Lecture: Mitosis and Meiosis

• Biological Sciences: Hard copy and ebook pp413-417 and pp416-424

• Molecular Biology of the Cell Online edition

  • https://www.ncbi.nlm.nih.gov/books/NBK26934/

  • https://www.ncbi.nlm.nih.gov/books/NBK26931/

  • https://www.ncbi.nlm.nih.gov/books/NBK26840/

Learning Outcomes

• By the end of this unit of teaching and learning, you will be able to identify and understand:

  • How interphase prepares cells for cell division during mitosis

  • The different visual stages of mitosis

  • The molecular processes that are driving the visual changes of mitosis

  • How cells initiate the metaphase to anaphase transition and end mitosis

  • The different stages of meiosis

  • How meiosis generates genetic diversity

  • How errors in meiosis can lead to developmental problems such as Down Syndrome

Multicellular Organism

• Most cells in a developed multicellular organism are in a G0 state.

• In multicellular organisms, during development, growth and wound healing, cells receive signals from their environment to enter into the cell cycle and divide.

• This sets off a chain of exquisitely coordinated events which culminate in the cell passing through mitosis when a full complement of chromosomes are duplicated and segregated into the the two halves of the cell just before it divides to form two cells

• If cell division is not carried out correctly and the daughter cells do not get a full complement of genetic information, the cells will die.

Interphase Table

Mitosis

• Mitosis though a microscope.

  • Red colour is DNA stained with propidium iodide

  • Green colour is microtubules marked with GFP

Mitosis and Cytokinesis

• Careful examination of mitotic cells allowed to be broken up into distinct stages;

Mitosis Stages

• Prophase

  • At prophase, the replicated chromosomes, each consisting of two closely associated sister chromatids, condense.

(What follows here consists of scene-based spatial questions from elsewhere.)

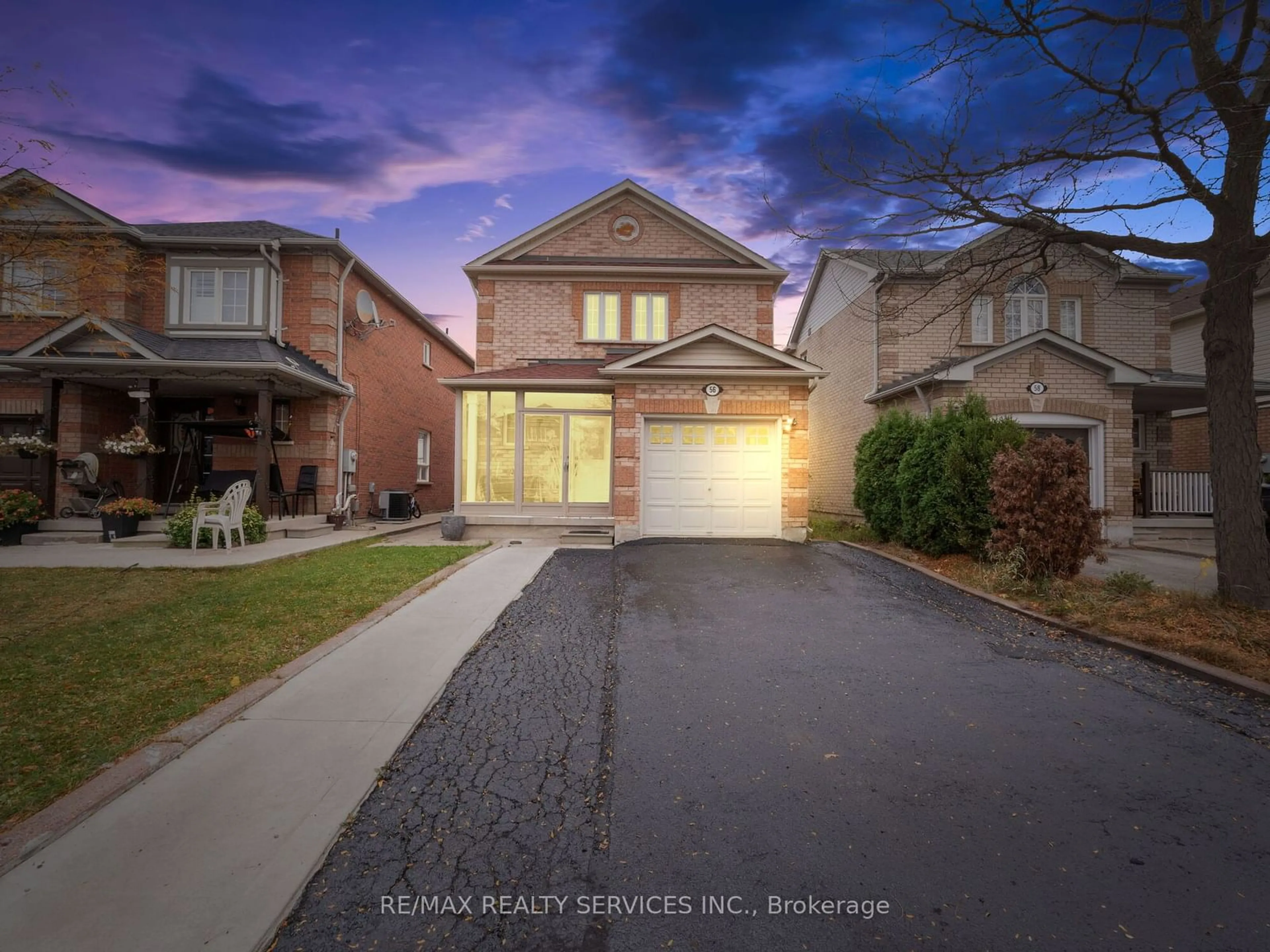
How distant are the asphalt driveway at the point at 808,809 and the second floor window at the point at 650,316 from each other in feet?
36.1

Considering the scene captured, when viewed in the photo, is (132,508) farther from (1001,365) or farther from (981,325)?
(981,325)

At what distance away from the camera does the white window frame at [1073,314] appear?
15477 millimetres

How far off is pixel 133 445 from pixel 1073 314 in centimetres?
2221

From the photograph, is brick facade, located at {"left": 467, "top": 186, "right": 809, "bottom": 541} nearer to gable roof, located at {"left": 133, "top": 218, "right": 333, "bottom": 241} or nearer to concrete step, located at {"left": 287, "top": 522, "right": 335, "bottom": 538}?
gable roof, located at {"left": 133, "top": 218, "right": 333, "bottom": 241}

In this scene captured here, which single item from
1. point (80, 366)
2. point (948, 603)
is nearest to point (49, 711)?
point (948, 603)

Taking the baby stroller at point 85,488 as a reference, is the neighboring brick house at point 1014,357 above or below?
above

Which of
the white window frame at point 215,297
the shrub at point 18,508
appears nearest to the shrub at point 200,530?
the shrub at point 18,508

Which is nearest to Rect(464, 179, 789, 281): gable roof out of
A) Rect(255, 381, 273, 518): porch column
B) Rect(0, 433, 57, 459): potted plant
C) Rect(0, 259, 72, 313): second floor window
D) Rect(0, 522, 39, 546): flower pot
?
Rect(255, 381, 273, 518): porch column

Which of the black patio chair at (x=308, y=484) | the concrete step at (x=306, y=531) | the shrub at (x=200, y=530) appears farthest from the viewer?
the black patio chair at (x=308, y=484)

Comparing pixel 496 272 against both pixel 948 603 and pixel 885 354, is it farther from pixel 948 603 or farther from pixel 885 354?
pixel 948 603

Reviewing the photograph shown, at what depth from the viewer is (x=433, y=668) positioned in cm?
461

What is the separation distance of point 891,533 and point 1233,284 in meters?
5.97

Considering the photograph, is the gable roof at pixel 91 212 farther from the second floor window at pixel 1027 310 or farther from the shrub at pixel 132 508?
the second floor window at pixel 1027 310

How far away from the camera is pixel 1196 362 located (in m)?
19.6
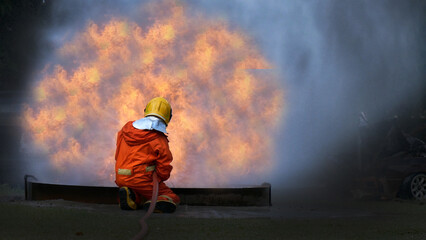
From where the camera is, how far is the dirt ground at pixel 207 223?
6.33 m

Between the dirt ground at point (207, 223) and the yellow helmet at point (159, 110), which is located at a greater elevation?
the yellow helmet at point (159, 110)

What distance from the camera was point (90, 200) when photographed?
909 centimetres

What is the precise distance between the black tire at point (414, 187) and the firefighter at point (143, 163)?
6.15m

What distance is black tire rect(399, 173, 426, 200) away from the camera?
40.3 ft

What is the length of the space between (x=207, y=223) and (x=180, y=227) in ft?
1.64

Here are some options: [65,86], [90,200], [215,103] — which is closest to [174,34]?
[215,103]

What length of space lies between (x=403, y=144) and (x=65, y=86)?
773 centimetres

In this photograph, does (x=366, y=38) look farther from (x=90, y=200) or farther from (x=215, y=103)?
(x=90, y=200)

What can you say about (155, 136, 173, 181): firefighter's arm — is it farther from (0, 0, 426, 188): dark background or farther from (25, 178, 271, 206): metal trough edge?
(0, 0, 426, 188): dark background

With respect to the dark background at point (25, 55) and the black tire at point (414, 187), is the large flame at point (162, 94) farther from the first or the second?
the dark background at point (25, 55)

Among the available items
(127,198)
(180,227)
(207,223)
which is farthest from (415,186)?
(180,227)

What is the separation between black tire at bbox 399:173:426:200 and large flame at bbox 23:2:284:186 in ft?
10.3

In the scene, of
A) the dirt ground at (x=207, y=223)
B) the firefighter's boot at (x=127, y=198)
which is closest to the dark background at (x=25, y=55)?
the dirt ground at (x=207, y=223)

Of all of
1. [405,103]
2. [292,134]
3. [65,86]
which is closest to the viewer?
[65,86]
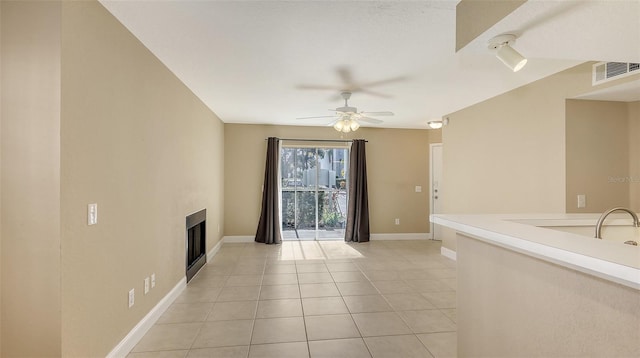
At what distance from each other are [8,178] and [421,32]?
2.62 meters

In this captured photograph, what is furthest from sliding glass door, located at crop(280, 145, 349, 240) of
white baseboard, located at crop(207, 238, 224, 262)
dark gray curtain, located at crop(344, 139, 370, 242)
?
white baseboard, located at crop(207, 238, 224, 262)

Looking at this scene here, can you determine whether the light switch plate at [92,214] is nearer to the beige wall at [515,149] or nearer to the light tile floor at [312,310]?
the light tile floor at [312,310]

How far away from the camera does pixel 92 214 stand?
1732mm

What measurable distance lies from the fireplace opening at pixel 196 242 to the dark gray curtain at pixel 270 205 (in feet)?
4.91

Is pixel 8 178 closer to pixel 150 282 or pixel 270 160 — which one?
pixel 150 282

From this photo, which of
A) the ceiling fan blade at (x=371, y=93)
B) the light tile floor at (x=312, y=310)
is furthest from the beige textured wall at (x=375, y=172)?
the ceiling fan blade at (x=371, y=93)

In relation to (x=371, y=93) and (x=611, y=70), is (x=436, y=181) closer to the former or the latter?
(x=371, y=93)

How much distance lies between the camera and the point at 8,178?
1.45 metres

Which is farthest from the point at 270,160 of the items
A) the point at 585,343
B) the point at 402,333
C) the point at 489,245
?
the point at 585,343

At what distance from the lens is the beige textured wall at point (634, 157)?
9.65ft

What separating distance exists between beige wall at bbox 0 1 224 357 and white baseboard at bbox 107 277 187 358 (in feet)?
0.19

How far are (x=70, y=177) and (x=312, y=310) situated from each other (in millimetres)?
2247

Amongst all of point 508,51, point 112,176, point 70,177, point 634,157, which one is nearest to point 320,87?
point 508,51

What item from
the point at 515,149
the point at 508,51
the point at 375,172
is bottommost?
the point at 375,172
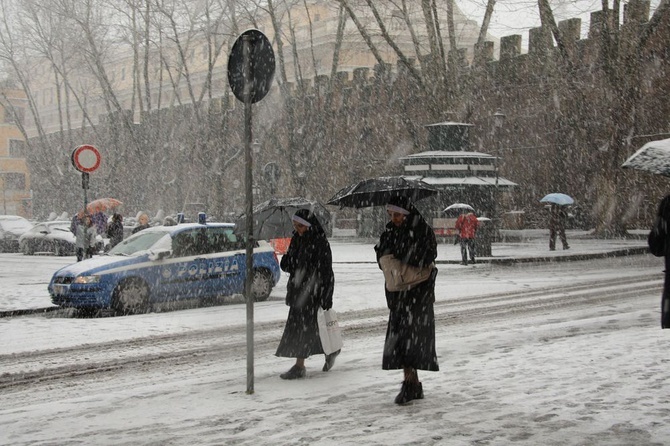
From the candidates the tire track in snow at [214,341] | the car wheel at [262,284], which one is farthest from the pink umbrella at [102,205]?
the tire track in snow at [214,341]

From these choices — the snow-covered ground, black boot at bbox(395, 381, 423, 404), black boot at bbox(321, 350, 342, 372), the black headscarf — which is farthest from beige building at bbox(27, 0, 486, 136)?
black boot at bbox(395, 381, 423, 404)

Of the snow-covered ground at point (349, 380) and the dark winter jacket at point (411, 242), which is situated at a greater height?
the dark winter jacket at point (411, 242)

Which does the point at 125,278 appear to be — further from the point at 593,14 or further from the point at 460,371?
the point at 593,14

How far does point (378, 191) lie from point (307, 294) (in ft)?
4.98

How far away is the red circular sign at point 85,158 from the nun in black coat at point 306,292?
29.8 ft

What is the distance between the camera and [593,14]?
37.0m

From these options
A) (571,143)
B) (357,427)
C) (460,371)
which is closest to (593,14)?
(571,143)

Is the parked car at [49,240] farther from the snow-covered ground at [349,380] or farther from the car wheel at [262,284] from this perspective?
the car wheel at [262,284]

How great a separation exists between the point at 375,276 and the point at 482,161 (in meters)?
12.7

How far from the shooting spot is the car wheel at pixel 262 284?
15.6 metres

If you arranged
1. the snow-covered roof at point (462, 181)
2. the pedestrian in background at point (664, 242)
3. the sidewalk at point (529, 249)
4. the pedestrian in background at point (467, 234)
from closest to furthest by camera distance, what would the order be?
the pedestrian in background at point (664, 242) → the pedestrian in background at point (467, 234) → the sidewalk at point (529, 249) → the snow-covered roof at point (462, 181)

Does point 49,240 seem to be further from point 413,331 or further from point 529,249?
point 413,331

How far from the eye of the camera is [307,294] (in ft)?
26.9

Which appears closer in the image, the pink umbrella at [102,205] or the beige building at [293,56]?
the pink umbrella at [102,205]
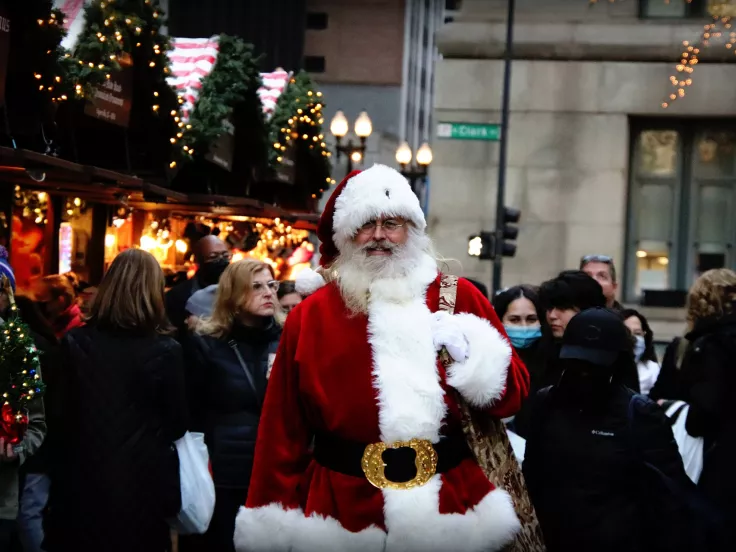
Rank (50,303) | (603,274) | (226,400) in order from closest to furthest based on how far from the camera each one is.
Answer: (226,400), (603,274), (50,303)

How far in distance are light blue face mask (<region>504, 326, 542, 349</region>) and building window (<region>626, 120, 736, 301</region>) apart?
12.5 m

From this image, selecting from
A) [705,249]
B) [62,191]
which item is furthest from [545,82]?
[62,191]

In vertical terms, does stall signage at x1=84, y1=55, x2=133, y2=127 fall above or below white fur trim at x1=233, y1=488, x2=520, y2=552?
above

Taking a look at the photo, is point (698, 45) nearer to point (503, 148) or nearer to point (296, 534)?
point (503, 148)

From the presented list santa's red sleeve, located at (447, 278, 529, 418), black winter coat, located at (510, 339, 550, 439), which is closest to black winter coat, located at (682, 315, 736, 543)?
black winter coat, located at (510, 339, 550, 439)

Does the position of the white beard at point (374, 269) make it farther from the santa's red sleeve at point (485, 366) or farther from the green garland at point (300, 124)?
the green garland at point (300, 124)

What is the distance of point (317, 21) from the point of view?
68938mm

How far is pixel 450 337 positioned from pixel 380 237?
1.70 feet

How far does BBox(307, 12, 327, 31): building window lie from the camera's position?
68375mm

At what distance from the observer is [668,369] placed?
735cm

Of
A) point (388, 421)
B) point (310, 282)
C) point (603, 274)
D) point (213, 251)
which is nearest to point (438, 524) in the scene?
point (388, 421)

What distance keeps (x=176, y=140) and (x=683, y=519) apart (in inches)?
344

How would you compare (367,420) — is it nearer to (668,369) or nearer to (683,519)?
(683,519)

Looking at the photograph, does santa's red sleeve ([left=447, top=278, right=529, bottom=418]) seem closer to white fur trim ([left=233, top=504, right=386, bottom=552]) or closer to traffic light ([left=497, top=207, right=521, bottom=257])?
white fur trim ([left=233, top=504, right=386, bottom=552])
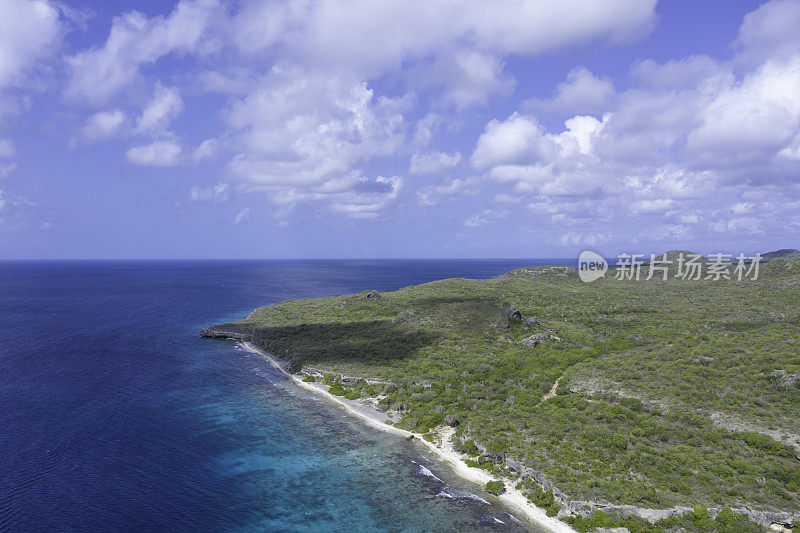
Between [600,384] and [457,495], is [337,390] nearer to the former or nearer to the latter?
[457,495]

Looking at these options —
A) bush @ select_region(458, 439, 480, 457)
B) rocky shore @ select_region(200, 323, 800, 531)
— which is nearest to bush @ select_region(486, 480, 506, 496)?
rocky shore @ select_region(200, 323, 800, 531)

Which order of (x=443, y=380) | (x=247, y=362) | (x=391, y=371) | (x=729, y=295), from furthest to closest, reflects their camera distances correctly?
1. (x=729, y=295)
2. (x=247, y=362)
3. (x=391, y=371)
4. (x=443, y=380)

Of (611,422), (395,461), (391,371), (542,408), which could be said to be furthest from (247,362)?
(611,422)

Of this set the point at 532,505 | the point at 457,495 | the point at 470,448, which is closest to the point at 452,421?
the point at 470,448

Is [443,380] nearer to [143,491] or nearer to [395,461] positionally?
[395,461]

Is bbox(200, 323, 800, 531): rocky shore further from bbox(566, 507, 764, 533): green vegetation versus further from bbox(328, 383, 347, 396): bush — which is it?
bbox(328, 383, 347, 396): bush

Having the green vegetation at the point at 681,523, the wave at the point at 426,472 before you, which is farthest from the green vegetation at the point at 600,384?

  • Outside the nucleus, the mitotic spindle assembles between the two centrosomes, which have begun to move apart.

• Prometaphase

  • Prometaphase starts abruptly with the breakdown of the nuclear envelope.

  • Chromosomes can now attach to spindle microtubules via their kinetochores and undergo active movement.

• Metaphase

  • At metaphase, the chromosomes are aligned at the equator of the spindle, midway between the spindle poles.

  • The paired kinetochore microtubules on each chromosome attach to opposite poles of the spindle.

• Anaphase

  • At anaphase, the sister chromatids synchronously separate, and each is pulled slowly toward the spindle pole it is attached to.

  • The kinetochore microtubules get shorter, and the spindle poles also move apart, both contributing to chromosome segregation.

• Telophase

  • During telophase, the two sets of chromosomes arrive at the poles of the spindle.

  • A new nuclear envelope reassembles around each set, completing the formation of two nuclei and marking the end of mitosis.

  • The division of the cytoplasm begins with the assembly of the contractile ring.

• Cytokinesis

  • During cytokinesis of an animal cell, the cytoplasm is divided in two by a contractile ring of actin and myosin filaments, which pinches in the cell to create two daughters, each with one nucleus.

Compact Chromosomes

• Condensin complexes (blue) bind to chromosomes at the beginning of mitosis and fold them into consecutive cis-loops until they become highly compacted and condensed (activity of Condensin is upregulated by mitotic CDK kinases).